3Si les raisons différent entre la crise de 1900, qui réagit aux outrances du Réalisme, et celle de 1960, qui refuse l’alternative au réalisme proposée par « l’introspection classique » au point de « douter de la valeur absolue de tout procédé de recherche8 », entre une critique épistémologique et une crise éthique de la représentation littéraire, la question de l’usure et de la banalisation du roman dans son industrialisation est commune, comme l’idée que les écrivains se sont attachés à éviter cet écueil par un renouvellement formel. La critique du naturalisme positif qu’analyse longuement Michel Raimond et le soupçon beaucoup plus radical à l’égard de toute mimésis littéraire propre aux romanciers de la fin des années 60 (qui refusent toute forme de psychologie voire d’interprétation en allant contre ce qu’Alain Robbe-Grillet nomme l’« univers des “significations” (psychologiques, sociales, fonctionnelles)9 »), convergent dans la tentation de produire un roman sans roman, ou un roman contre le roman, en acceptant à la fois la dislocation du récit et la dislocation même du genre, au risque de ne laisser voir au lecteur qu’« un ne pas comprendre définitif et total10 ».

4« La suppression du caractère, du récit, de l’intrigue et des mobiles » était déjà contenu dans le bergsonisme suggère Michel Raimond : toutes les catégories traditionnelles du roman, le personnage, l’histoire, la cohésion et la cohérence de la personne, comme la fonction même du roman, fournir du « romanesque » c’est-à-dire des modèles extraordinaires et mémorables ou simplement « un délassement facile11 » parce qu’il répond aux attentes de divertissement et de storytelling du lecteur, sont l’objet d’attaques que le critique français a su repérer très tôt dans l’histoire du genre. Faire place à ce que le critique nomme « l’illogisme » a été l’objet de l’attention des romanciers dès la fin du xixe siècle12, user des « silences du récit » pour faire « écrire le lecteur entre les lignes » est une l’une des propositions esthétiques formulées dans les années 1890 par Marcel Schwob, recourir au récit polyphonique pour disloquer le sacro‑saint point de vue omniscient, jouer le « possibilisme » contre les déterminismes, sont des tentations du roman des années 1930.

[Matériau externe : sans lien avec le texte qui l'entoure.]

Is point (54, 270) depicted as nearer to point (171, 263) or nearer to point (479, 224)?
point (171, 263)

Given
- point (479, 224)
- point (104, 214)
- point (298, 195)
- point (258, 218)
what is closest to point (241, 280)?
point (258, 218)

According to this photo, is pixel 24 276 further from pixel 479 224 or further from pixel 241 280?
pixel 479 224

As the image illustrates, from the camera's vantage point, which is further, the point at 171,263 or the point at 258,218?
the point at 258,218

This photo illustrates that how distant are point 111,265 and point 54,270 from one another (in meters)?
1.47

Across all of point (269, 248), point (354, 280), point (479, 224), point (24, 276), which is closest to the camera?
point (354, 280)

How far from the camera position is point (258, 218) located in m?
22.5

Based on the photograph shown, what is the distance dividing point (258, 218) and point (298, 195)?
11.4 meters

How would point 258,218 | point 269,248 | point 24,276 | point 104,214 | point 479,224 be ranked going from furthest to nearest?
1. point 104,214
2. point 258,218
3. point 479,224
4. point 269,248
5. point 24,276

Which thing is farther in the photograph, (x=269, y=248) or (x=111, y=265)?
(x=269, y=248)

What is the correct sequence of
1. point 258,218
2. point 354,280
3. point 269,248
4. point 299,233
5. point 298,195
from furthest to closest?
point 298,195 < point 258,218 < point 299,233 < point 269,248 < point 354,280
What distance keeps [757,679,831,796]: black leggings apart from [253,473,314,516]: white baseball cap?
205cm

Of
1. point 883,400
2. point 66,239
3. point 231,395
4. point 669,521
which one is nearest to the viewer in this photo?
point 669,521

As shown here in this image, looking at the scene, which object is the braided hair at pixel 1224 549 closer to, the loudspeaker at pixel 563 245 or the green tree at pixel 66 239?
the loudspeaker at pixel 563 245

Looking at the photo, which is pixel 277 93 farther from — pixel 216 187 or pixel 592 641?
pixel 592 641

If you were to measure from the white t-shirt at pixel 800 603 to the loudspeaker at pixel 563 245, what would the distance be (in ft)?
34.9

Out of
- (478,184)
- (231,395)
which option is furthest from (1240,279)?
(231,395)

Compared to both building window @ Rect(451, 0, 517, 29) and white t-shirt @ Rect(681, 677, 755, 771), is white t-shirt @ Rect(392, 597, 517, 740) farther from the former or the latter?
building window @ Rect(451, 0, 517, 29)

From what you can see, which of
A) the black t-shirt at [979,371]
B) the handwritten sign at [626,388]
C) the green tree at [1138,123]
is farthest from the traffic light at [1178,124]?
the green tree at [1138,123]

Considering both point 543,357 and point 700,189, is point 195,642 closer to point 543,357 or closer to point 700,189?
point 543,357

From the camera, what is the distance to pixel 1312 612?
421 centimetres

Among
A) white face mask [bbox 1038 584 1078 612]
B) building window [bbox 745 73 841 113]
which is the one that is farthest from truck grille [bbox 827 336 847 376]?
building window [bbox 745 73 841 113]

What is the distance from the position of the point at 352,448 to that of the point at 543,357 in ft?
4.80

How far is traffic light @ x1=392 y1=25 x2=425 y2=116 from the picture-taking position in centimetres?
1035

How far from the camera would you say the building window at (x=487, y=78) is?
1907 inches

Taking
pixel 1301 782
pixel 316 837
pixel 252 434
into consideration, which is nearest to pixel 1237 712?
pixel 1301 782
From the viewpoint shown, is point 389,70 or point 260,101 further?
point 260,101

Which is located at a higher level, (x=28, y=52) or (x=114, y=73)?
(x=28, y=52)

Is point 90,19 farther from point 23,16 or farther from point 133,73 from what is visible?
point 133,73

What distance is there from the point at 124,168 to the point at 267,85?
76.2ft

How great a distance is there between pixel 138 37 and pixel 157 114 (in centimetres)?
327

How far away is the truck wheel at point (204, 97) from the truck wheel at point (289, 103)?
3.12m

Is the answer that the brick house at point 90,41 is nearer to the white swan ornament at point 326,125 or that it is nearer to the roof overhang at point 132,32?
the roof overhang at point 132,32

5La vertu rétrospective de l’essai de Michel Raimond est peut‑être celle‑là : en renvoyant la crise du roman à une crise culturelle et non à la simple logique conflictuelle des poétiques dans l’histoire générationnelle des écrivains, en la sortant du débat entre les avant-gardes et le classicisme, en nous prévenant d’une part contre la tentation d’une théologie négative à la Blanchot faisant de toute écriture une mise en crise mécanique de l’écriture, en en interdisant d’autre part une lecture uniquement sociocritique comme affrontement de champs symboliques, en lui donnant la profondeur d’une réaction des représentations culturelles à une crise de la culture sous la pression d’exigences politiques et éthiques, son étude nous pousse à voir dans la crise littéraire des années  1960 ce qu’elle est : l’assignation de la littérature à prendre acte par ses formes autant que par les thèmes d’une fracture profonde des systèmes de représentation et d’accompagnement littéraire du monde, éclose dans l’univers de Minuit, où l’interrogation esthétique du Nouveau roman (autant que celle l’Oulipo au demeurant) a constitué un régime secret de réponse à la question posée à la littérature par la Shoah13. Alors que la première crise du roman avait été le témoignage « d’un écartèlement de plus en plus marqué d’un genre qui entendait forger des fictions crédibles et révéler la vérité de la vie »14, la seconde crise du roman pouvait être jugée à cette exigence éthique où le genre roman est convoqué à porter une mimésis digne et fiable du monde, quelle qu’en soit la complexité et quelles que soient les fractures ontologiques que le trauma a creusées au cœur de la vérité des représentations. Au roman de continuer à porter la crédibilité du témoignage et de l’action par la littérature face à face avec le trauma — ou de se déliter comme signe d’une impossibilité même de tout projet humain de représentation du vécu, comme signe de l’inénarrable et d’être tenté par une régression dans des infralangages privés ou dans la vérité phénoménologique des apparences, faute de pouvoir encore porter du récit, c’est‑à‑dire du sens, devant d’insupportables et inaccessibles expériences.